Minister of Finance and Planning, Dr. the Hon. Peter Phillips says the economy will achieve significant growth in the near future, given huge investments in infrastructural development as well as in agriculture, tourism and other sectors.
Addressing a Social Development Commission (SDC) parish forum, held on January 31, at St. Hilda’s High School, in Brown’s Town, St. Ann, Dr. Phillips emphasised that the Government’s determination to cut the nearly US$1 billion annual food import bill; the additional 2,000 hotel rooms that are coming on stream, and the continued expansion of the Information and Communication Technology (ICT) sector, represent “the most attractive opportunities for growth.”
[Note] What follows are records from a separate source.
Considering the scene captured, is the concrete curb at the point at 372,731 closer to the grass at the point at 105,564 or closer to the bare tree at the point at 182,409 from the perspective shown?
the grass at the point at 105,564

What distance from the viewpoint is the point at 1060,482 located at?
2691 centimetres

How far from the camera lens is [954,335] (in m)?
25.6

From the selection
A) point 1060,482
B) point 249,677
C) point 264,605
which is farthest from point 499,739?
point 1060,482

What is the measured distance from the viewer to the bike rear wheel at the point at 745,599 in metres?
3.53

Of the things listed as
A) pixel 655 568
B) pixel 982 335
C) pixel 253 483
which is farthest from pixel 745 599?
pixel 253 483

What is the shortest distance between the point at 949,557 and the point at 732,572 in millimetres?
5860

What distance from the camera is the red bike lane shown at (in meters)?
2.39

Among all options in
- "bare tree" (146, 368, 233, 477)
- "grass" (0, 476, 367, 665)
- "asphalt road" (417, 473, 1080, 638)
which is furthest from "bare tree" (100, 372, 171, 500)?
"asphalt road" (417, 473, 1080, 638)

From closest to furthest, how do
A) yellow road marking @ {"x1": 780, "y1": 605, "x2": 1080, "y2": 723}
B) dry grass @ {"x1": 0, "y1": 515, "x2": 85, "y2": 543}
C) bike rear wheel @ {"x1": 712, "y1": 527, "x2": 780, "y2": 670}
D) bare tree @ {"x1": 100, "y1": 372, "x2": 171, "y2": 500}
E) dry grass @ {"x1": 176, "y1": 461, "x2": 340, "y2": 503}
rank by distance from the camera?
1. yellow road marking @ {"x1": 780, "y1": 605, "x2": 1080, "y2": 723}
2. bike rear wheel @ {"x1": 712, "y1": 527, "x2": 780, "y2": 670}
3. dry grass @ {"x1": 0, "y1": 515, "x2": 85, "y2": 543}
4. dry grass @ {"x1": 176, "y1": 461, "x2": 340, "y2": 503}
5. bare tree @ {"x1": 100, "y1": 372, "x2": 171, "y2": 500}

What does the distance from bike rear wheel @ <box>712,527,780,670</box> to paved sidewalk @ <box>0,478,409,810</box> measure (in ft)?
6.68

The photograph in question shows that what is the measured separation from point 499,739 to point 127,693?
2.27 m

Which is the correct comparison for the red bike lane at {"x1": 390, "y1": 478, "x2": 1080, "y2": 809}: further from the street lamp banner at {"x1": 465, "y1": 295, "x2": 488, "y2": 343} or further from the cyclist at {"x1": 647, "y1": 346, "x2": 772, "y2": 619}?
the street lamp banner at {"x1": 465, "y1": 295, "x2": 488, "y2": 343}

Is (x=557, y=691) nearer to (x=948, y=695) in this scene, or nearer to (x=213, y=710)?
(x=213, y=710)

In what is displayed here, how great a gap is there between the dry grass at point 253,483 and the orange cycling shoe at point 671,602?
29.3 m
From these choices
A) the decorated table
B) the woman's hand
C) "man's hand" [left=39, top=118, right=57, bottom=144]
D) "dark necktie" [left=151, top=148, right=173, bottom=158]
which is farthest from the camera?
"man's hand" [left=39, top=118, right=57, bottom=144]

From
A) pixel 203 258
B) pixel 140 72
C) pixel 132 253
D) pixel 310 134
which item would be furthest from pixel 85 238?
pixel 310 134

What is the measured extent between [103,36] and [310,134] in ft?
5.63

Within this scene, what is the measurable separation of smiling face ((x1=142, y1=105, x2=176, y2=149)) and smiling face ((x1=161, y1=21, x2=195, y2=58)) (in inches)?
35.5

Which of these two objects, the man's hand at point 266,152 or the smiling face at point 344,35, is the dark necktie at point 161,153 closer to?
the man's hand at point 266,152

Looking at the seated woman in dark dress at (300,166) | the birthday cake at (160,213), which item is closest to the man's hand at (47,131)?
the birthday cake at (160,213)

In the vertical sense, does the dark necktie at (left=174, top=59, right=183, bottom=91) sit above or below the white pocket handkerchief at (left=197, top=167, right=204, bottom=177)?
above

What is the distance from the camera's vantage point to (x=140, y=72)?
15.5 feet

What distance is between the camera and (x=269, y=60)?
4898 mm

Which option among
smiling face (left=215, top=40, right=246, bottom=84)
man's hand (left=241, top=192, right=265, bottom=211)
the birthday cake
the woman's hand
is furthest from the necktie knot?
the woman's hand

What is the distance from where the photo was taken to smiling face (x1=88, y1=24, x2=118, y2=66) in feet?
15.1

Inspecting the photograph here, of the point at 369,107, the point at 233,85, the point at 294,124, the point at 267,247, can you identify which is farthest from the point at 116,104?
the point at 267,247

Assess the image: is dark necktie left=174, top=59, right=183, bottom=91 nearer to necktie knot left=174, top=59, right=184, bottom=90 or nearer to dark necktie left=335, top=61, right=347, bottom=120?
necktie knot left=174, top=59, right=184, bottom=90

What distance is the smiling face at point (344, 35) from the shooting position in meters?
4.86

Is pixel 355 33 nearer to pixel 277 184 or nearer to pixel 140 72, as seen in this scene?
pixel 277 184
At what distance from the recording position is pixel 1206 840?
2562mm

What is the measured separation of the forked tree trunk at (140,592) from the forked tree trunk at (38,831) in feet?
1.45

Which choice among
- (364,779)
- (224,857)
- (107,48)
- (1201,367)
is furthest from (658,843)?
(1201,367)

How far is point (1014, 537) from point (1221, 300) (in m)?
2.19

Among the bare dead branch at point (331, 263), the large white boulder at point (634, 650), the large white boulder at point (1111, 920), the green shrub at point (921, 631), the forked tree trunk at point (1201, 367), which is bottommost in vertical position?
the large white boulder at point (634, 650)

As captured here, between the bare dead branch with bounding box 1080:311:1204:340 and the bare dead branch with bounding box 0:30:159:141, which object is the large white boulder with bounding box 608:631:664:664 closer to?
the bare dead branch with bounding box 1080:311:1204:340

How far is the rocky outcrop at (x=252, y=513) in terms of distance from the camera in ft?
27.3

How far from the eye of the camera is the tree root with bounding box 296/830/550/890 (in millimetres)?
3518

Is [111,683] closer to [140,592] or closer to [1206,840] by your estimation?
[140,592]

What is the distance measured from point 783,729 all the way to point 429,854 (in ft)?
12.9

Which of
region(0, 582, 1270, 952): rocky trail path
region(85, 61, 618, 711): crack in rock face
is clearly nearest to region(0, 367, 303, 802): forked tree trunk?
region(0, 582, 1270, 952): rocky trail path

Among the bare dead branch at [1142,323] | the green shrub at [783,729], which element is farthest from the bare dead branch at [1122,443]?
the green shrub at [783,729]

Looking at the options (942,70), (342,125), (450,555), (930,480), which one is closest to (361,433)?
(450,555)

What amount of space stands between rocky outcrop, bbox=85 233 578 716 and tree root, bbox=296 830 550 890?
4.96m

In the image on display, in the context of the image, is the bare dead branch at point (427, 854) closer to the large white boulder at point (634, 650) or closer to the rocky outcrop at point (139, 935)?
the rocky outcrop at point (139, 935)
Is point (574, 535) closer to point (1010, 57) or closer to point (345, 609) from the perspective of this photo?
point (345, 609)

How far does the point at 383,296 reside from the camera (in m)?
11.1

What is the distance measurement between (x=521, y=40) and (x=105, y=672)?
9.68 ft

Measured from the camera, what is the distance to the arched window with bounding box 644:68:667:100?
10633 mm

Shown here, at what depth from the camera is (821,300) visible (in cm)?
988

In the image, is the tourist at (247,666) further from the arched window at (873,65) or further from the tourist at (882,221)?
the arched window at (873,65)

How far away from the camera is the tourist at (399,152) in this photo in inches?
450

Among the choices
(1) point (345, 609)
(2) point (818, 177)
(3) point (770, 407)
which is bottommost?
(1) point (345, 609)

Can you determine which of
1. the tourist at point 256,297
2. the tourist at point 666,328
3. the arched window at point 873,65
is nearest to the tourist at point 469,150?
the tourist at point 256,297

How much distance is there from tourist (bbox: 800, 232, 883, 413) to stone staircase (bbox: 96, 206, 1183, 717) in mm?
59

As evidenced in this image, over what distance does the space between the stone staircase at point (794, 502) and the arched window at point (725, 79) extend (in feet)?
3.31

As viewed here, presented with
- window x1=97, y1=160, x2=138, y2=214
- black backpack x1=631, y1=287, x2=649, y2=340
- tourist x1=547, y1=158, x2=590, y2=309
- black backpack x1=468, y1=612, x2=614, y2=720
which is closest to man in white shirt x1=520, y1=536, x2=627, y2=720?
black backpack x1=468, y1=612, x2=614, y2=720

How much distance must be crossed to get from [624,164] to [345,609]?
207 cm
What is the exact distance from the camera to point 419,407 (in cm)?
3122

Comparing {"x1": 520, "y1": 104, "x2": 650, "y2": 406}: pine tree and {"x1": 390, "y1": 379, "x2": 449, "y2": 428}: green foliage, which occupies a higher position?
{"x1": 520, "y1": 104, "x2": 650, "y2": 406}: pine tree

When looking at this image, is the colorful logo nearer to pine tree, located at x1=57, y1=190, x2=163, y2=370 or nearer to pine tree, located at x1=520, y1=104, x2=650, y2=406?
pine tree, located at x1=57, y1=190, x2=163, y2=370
“I believe that we are entering a period of immense prospect for significant growth in the country. The Government is moving with a series of agro parks, involving more than 8,000 acres of production that will enable us, and those willing to invest alongside the Government’s provision of infrastructure, to reduce that food import bill. It will not only put people to work, but it will enhance the food security of the country,” the Minister told the audience.
He added that the current economic pursuit by the Government is not a prerogative merely imposed by the International Monetary Fund (IMF), but one that Jamaica must undertake in the interest of a sustainable economic future.
“What we need to do to correct and steady Jamaica’s economic ship, is not something that the IMF needs to impose on us, it is something that we need to do, because it is the responsibility of any independent country to take the decisions that will allow us to progress as a country,” the Minister said.
He noted that an IMF team will visit Jamaica within the next three weeks, and once the talks go well, a deal with the Fund would not be too far off.
The Minister said the huge national debt has almost stalled further efforts to build new schools and health facilities, and tackle criminal activities.
“We are approaching the debt issue as a condition of national economic emergency, in order that we do not forfeit the development prospect, not only of our generation, but even more importantly, of the generations that will come after us, and to whom we are obligated,” Dr. Phillips argued.
Dr. Phillips praised the trade union leaders for their understanding of the challenges facing the country, and the need for the Government to reduce the wage bill.